RMAF EC725 flying at the opening ceremony of LIMA 17.

Helicopter
Reduction to only 2 helicopter Skuadrons from the current 4 means that some of the tasks that is borne by TUDM will need to be taken up by Army’s PUTD. This would also mean that VIP helicopter tasks would also be passed on to PUTD. An all blackhawk PUTD transport unit of around 18 units (including former TUDM VIP whitehawks) would be an adequate support to the 24 EC735/EC225LP fleet of TUDM. Plenty of sources of used Blackhawks (Brunei, Australia, USA, Jordan to name a few) is a low cost solution to finally replace all the Nuris in Malaysian service.

Ground Radars
A move to increase the quantity of ground-based radars from the current 6 to 9 radars is a good move in my opinion.
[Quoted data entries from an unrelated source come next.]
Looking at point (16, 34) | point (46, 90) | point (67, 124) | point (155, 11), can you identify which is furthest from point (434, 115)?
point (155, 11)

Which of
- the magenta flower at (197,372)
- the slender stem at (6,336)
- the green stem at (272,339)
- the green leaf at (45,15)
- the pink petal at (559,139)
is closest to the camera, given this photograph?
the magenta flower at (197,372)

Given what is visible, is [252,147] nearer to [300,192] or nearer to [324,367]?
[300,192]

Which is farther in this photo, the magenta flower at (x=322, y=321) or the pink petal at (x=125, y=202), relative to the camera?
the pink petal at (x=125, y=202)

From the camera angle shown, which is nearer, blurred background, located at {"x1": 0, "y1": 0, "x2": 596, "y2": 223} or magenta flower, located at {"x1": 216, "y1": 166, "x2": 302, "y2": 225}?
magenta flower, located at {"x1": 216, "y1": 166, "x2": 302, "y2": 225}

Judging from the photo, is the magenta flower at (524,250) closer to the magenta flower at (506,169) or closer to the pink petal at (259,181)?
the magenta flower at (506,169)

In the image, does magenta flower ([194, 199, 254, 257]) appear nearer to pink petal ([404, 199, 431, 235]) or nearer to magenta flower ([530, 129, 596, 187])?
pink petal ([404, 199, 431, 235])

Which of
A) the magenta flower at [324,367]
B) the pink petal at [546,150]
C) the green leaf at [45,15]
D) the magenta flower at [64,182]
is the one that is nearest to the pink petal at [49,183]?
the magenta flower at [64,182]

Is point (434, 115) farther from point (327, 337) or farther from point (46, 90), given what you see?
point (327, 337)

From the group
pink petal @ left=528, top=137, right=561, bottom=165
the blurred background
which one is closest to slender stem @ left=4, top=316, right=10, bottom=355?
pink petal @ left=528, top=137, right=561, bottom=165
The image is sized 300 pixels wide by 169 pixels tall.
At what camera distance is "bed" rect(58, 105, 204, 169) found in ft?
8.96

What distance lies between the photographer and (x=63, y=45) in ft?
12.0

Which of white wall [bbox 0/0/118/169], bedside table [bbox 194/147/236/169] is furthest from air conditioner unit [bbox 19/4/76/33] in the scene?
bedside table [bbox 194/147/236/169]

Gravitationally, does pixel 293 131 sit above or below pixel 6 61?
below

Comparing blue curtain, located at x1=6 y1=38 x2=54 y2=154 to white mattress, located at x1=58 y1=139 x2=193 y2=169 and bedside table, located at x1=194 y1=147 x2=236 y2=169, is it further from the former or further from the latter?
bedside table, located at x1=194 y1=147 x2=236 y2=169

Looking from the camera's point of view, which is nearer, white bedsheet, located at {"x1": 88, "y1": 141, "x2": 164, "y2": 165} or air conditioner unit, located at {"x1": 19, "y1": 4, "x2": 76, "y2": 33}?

Probably a move to an all GM403 radar system would be a good way to reduce the cost of many different types of radar we operate now.

Thales Raytheon GM 403 radar. TUDM

5th Gen fighters
We would need to induct new 5th gen fighters as our MRCA in around 2032-2035 to replace our Hornets. By that time, probably there would be more than a few types of in-service 5th gen fighters that we could choose from. As of buying from China, they are an emerging power of asia and the world, therefore we just cannot engage china with hostility. We need to peacefully co-exist with China. There is an increasing number of interesting military hardwares coming out of china and we should not dismiss the possibility of using some of them.

One of the two USMC F-35Bs at the Singapore Airshow 2018.

Conclusion
Hard times needs tough decisions. Firstly TUDM cannot continue to plan and demand things that is beyond what the government can clearly afford (like the previous request for Typhoons and Rafales), and needs start to prioritise things that will give big contribution to the operational outcome in defence of Malaysia. Secondly the government needs to give a clear indication of what is the budget amount for TUDM. But IMO it falls to TUDM to first show the plan to the government, like what TLDM did. If the request is valid and affordable then surely the government will allocate the budget to the service. I am hoping that TUDM can come out of a more comprehensive plan better than what I as a person can think of. Asia Pacific is fast becoming the new hot sport of the world and we cannot let TUDM of the future be just a shadow of its past. Of course we cannot predict what would actually happen in 30 years time but we can plan with the best of our ability to prepare for most eventualities.

* The thoughts expressed here are solely of the author, and does not reflect the views of Malaysian Defence.